No tuvieron tiempo de niños para asir entre sus dedos los múltiples colores de las mariposas. Atar en la mirada los paisajes del archipiélago. Conocer el canto húmedo de los ríos.

No tuvieron tiempo de decir: Esta tierra es nuestra. Juntaremos colores.Haremos bandera.

La defenderemos.

(Los Inmigrantes/Norberto James Rawlings)

Tren cañero.
Tren cañero.

Nadal Walcot se agachó ante la limpiabotas del chamaquito que antes le pidió de pol favol limpiarles las sandalias. Se lamentó de que todavía no le había salido la primera limpia del día.

El Maestro Nadal no le contestó y todavía agachado extrajo un lapicero Bic tinta negra desde algún lugar de su anatomía.

De inmediato su mano derecha y el lapicero volaron juntos sobre la madera sucia de la caja limpiabotas.

¡Un tren! exclamó el niño con la sonrisota al aire y con toda la felicidad de su bemba morena.  El tren cañero de Nadal ya se escuchaba venir sobre la madera sucia de betún y antigua mugre.

¿Y cómo y que tú pinta? le preguntó el chamaco. y Nadal le respondió con esa gracia cocola: ¡ohhh pintándolo, má ná!

Un instante de pura felicidad naif iluminó el aire de la tarde. Una explosión de radiantes y estruendosas carcajadas al unísono y yo observando la escena en la desierta Padre Billini   y a finales de los 90.

Ese gran momento de la historia entre el limpiabotas y el artista no pudo ser registrado por quien suscribe esta historia.
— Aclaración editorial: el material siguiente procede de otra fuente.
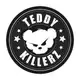 Аватар канала Teddy Killerz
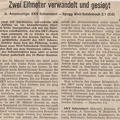 SKV Schorndorf Saison 1971_72 SKV Schorndorf SpVgg Weil Schoenbuch Spielbericht.jpg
No existían los teléfonos inteligentes. O por lo menos no existían los celulares con los avances tecnológicos de ahora. Además, nadie andaba con esos cacharros. Pura prehistoria de la telefonía móvil. Los escasos celulares casi servían para majar ajos.  Bates negros de pelota marca Motorola que pesaban una tonelada y no traían cámaras. Además, la vida no se registraba cada segundo en imágenes. Se vivía la vida y ya. Así de simple.  Nadie compartía nada. Tampoco existían plataformas virtuales para compartir o eran muy incipientes.  Pese a eso, no estábamos tan solos y todo se disfrutaba en su esencia, no solamente en las formas, o las dos cosas al mismo tiempo.   La Esquizo era nuestro Wasap y Abreu nuestro community manager.

La privacidad era un valor y no un mercado de egos inflados y solitarios.

De nuevo retorno a Nadal. Eran días sin brújulas. Nadal y yo nos encontrábamos en la Zona como la Maga y Oliveira, por pura casualidad. Y cuando sucedían los encuentros libábamos par de birras en el Parque de los Poetas, en la Esquizo cuando la abundancia daba chance para algo más o simplemente nos sentábamos en el Parque Colón a mirar el mundo pasar.  Nadal, cigarrillo en mano.

Cada entrada del artista al colmado de la Isabel La Católica era una fiesta. Nunca había visto hacerle tanta bulla a una persona.  Walcot ponía a bailar y a gozar a todos con sus ocurrencias y su humanidad. Clientes y dependientes en la gozadera guloya. Corazón de sol y azúcar.

Comíamos en el restaurante de Mimosa en la Nouel.  Cada almuerzo terminaba con alguna historia sobre sus andanzas por Europa. Su exilio. Las historias incluían palabrotas, palabros y palabrerías aliñadas con la picaresca y la sabiduría de ese gran artista que acaba de partir en uno de sus trenes cañeros pitando alegría entre los cañaverales petromacorisanos.

Este es mi humilde homenaje al Walcot. Siempre sonriente y cigarrillo en mano. Poeta, dibujante y maestro. Corazón de azúcar y sol. Siempre espantó al desarraigo y el dolor de su gente con su sonrisa grande al disfrute del primero o la primera que se le cruzara en su camino. Todos cabíamos en el tren cañero de Adolfo Nadal Walcot. Paz y Amor, Nadal. Ya nos veremos.